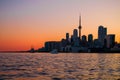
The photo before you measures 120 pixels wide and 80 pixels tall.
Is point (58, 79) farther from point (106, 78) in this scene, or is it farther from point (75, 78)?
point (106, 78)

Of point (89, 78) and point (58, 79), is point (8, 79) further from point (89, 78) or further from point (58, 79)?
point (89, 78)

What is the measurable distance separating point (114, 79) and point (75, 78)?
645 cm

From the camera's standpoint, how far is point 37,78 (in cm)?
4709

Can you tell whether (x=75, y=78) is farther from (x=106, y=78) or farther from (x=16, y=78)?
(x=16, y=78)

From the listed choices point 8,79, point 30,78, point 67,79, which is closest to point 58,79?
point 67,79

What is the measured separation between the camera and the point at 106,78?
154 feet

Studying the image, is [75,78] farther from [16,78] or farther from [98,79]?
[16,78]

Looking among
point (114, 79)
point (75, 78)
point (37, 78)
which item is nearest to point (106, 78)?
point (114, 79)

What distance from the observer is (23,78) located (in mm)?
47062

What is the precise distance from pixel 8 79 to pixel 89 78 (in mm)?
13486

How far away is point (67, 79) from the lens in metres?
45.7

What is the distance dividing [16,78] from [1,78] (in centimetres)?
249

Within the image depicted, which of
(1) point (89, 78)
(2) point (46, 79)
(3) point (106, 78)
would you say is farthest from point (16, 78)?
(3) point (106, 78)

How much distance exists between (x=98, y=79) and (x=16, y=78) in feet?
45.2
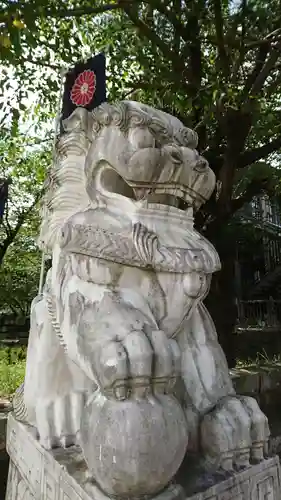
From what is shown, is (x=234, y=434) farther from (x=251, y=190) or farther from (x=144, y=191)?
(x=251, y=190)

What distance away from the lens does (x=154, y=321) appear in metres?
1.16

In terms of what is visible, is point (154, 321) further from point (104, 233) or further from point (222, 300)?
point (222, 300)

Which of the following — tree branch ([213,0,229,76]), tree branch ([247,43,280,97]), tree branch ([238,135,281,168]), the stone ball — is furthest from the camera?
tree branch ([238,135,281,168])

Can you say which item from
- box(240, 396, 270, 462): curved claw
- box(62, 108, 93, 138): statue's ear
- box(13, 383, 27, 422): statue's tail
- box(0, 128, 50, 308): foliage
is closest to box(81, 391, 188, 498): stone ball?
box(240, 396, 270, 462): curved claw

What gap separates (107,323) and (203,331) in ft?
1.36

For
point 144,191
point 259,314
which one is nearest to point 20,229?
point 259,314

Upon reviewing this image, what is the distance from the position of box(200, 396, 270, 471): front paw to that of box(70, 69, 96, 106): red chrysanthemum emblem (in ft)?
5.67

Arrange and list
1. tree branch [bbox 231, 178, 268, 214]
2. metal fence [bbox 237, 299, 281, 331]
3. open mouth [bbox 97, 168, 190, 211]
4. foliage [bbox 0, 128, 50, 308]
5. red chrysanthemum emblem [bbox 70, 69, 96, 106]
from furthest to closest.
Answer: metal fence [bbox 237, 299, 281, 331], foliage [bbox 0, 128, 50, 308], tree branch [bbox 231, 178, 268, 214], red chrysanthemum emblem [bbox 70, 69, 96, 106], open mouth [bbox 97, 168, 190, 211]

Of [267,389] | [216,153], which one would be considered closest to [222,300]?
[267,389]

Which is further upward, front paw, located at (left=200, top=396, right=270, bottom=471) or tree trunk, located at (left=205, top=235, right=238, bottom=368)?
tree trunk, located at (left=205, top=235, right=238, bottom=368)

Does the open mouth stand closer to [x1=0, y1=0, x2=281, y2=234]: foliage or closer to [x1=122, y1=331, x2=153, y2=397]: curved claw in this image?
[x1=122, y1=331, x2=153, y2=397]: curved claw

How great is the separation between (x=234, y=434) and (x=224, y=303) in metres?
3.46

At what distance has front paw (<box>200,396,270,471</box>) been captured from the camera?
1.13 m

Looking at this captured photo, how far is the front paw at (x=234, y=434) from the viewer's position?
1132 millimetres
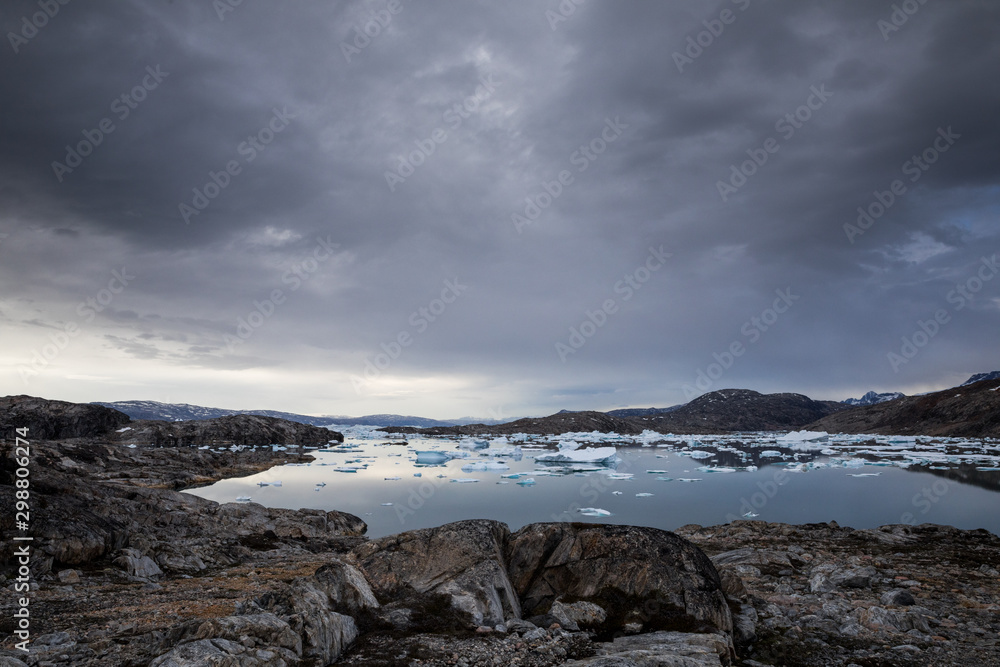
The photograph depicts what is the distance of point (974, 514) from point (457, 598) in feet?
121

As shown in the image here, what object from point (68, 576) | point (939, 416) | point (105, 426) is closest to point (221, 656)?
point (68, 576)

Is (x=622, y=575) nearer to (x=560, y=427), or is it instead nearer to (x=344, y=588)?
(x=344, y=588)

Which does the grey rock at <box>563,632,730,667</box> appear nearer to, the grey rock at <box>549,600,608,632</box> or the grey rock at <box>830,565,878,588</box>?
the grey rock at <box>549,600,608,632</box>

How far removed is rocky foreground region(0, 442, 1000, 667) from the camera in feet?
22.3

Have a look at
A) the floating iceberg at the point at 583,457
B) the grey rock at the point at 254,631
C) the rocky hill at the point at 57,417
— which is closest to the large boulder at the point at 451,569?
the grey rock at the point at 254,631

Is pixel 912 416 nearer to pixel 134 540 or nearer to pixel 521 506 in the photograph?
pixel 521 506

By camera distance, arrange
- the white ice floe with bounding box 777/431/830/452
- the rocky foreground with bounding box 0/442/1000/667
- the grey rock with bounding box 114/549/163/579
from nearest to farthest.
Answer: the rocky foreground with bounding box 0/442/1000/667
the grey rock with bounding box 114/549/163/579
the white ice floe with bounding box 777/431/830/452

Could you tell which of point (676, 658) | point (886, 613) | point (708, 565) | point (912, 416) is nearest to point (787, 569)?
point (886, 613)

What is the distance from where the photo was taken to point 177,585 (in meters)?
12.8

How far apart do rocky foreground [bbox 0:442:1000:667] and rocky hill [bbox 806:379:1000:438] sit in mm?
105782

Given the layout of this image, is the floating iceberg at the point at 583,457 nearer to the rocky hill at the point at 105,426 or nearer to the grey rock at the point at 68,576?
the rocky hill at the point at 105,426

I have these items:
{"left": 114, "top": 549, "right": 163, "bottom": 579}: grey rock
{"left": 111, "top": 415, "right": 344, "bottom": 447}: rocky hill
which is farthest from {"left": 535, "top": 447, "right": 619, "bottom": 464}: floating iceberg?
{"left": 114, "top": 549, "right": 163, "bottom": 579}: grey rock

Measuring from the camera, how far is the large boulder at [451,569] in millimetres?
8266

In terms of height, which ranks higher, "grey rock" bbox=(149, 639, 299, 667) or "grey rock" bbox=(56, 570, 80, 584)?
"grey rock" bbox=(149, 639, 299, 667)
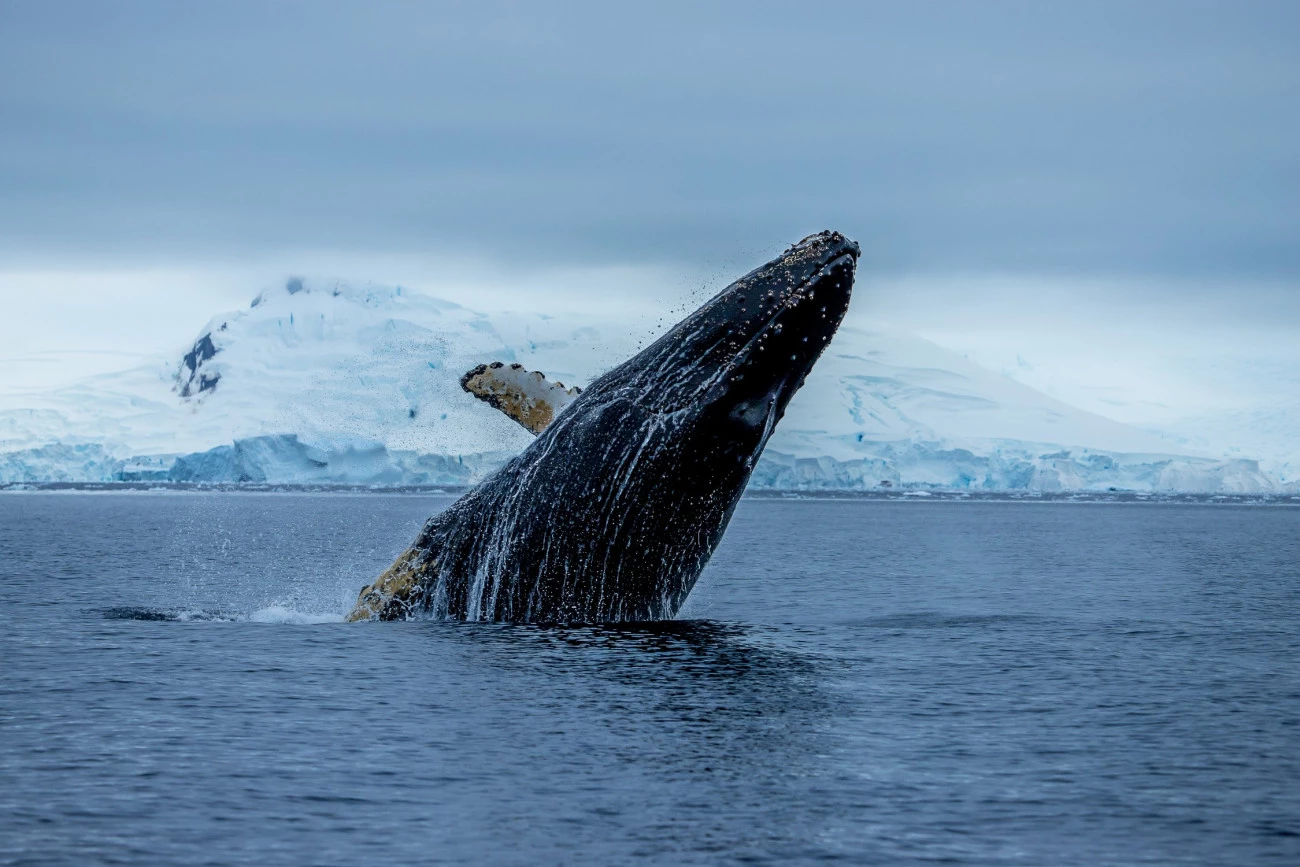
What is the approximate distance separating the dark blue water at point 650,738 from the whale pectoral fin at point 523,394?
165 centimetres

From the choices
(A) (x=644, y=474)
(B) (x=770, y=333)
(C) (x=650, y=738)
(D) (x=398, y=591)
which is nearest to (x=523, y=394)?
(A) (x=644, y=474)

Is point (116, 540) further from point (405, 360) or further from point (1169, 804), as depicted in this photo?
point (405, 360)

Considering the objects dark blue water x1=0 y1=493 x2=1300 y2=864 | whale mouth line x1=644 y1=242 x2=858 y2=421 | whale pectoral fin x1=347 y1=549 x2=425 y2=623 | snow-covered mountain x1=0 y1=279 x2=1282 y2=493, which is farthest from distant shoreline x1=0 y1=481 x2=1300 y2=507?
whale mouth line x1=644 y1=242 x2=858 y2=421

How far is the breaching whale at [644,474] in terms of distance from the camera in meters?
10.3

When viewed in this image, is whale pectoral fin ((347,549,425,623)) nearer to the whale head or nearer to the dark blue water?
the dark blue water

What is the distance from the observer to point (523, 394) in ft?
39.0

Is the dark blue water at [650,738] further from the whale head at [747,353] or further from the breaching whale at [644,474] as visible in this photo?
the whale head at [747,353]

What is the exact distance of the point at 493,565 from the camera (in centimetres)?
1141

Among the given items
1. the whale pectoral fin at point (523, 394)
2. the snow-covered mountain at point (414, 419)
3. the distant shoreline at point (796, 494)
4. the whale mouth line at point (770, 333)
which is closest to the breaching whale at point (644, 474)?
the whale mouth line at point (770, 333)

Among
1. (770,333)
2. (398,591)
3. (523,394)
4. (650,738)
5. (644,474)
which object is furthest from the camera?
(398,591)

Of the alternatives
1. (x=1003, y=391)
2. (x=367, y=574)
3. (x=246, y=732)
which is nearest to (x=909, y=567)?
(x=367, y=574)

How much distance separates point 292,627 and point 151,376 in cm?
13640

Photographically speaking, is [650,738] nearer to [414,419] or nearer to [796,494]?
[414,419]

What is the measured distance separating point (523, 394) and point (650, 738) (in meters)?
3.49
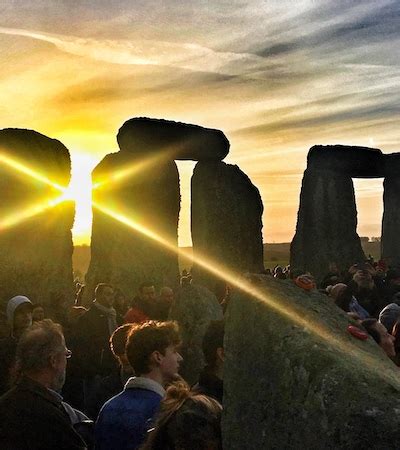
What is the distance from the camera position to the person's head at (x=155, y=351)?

----------

Every line from the one containing "Among the given items" through the last line of the data is to be retyped exactly, with nothing added and no pictures included.

Among the given items
1. the whale pectoral fin at point (523, 394)
2. the snow-covered mountain at point (414, 419)
3. the distant shoreline at point (796, 494)
4. the whale mouth line at point (770, 333)
which is closest to the breaching whale at point (644, 474)?
the whale mouth line at point (770, 333)

Among
1. (770,333)
2. (398,591)
3. (523,394)
4. (650,738)
5. (644,474)
which object is furthest from the camera?
(398,591)

Of the alternatives
1. (x=1003, y=391)
2. (x=367, y=574)
3. (x=246, y=732)
which is nearest to (x=909, y=567)?
(x=367, y=574)

How much distance separates point 292,627 and point 151,376 in cm?
13640

Photographically speaking, is [650,738] nearer to [414,419] or nearer to [796,494]?
[414,419]

What is the measured distance separating point (523, 394) and point (650, 738) (in meters)?
3.49
What is the distance from the camera position to the person's head at (x=155, y=351)?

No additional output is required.